EUME
2011/ 2012

Ihab Saloul

The Rhetoric of National Belonging: Contested Memories in Palestinian and Israeli Third-Generations’ Narratives, 2001-2014

Ihab Saloul is a Lecturer in Comparative Literature and Media at Maastricht University, and a Researcher at the Amsterdam School for Cultural Analysis (ASCA), University of Amsterdam. He studied English Literature and Political Science (BA, 1997) at Birzeit University, Palestine, English Literature and Political Communication (MA, 2001), Cultural Analysis (MPhil, 2002), Cultural Analysis and Comparative Literature (PhD, 2009) at the University of Amsterdam. Saloul's research and teaching areas include the study of cultural memory and identity politics, diaspora and migration, literary theory and visual analysis as well as cultural thought in the Middle East with a focus on contemporary Palestinian and Israeli societies.

The Rhetoric of National Belonging: Contested Memories in Palestinian and Israeli Third-Generations’ Narratives, 2001-2014

During his fellowship with EUME, Saloul will work on a book project that deals with the aesthetics of displacement in Palestinian and Israeli cultural memories and their effects on the making of social imaginations and political orders in the Middle East.

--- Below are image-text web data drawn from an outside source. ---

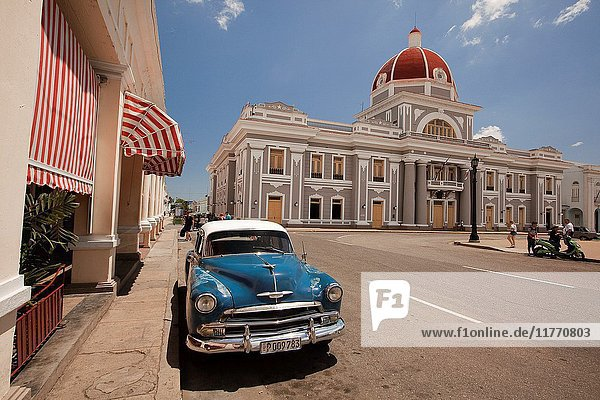 Old American car parked at the roadside near Palacio del Gobierno-Goverment House  Cienfuegos  Cuba  West Indies  Central America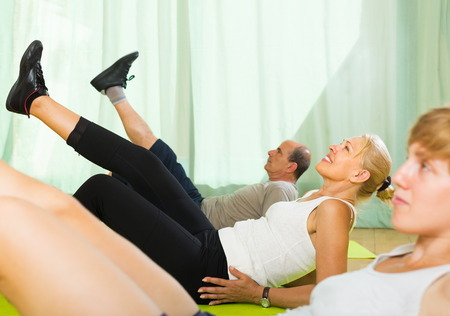 to incline: Female trainer showing happy mature couple how to incline the body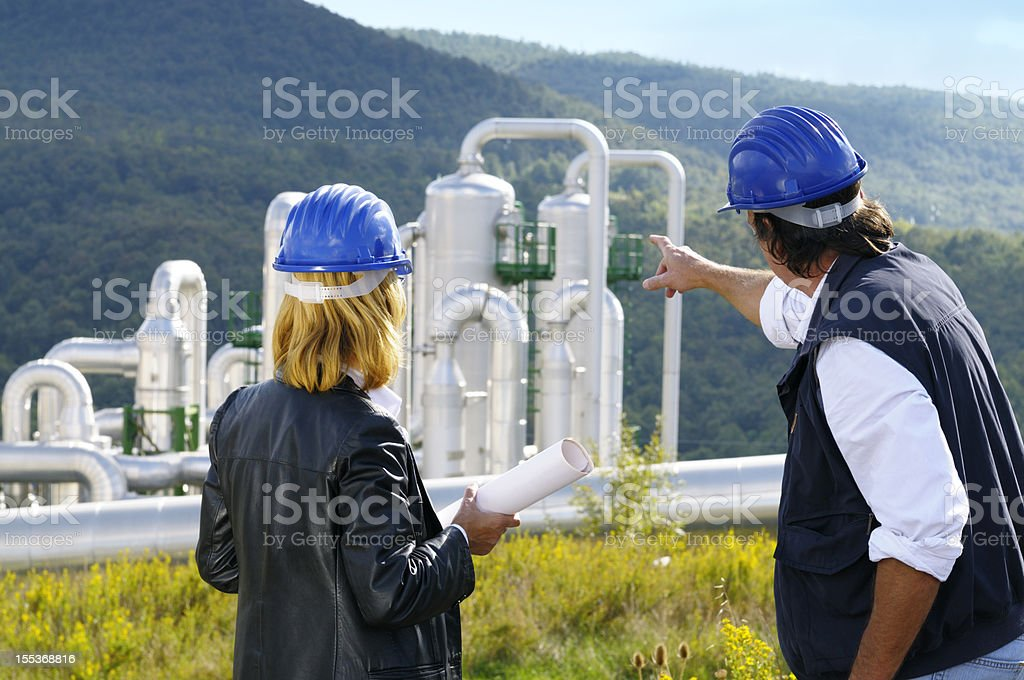 Teamwork Planning in a Geothermal Power Station royalty-free stock photo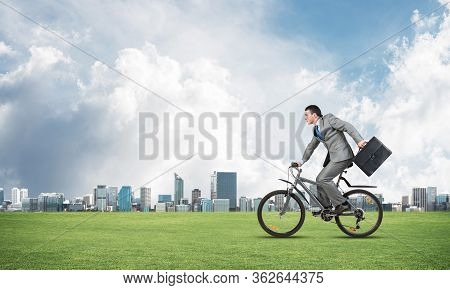 Young Man Riding Bicycle On Green Grass. Businessman On Bike Hurry To Somewhere. Corporate Employee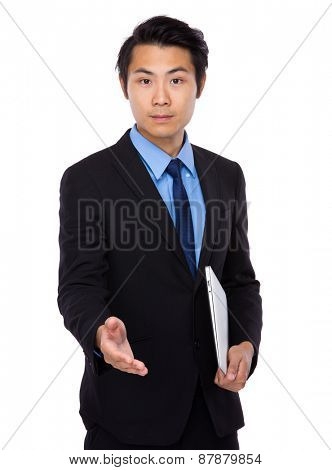 Asian business man shake hand with laptop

Provisionally entitled "The Rhetoric of National Belonging: Contested Memories in Palestinian and Israeli Third Generations' Narratives, 2001–2014", this comparative study explores the ways in which diverse experiences of exile and travel generate conflicted understandings of collective memory, and how those memories circulate in wider social worlds, helping to shape and reshape national and territorial claims in Palestine and Israel today.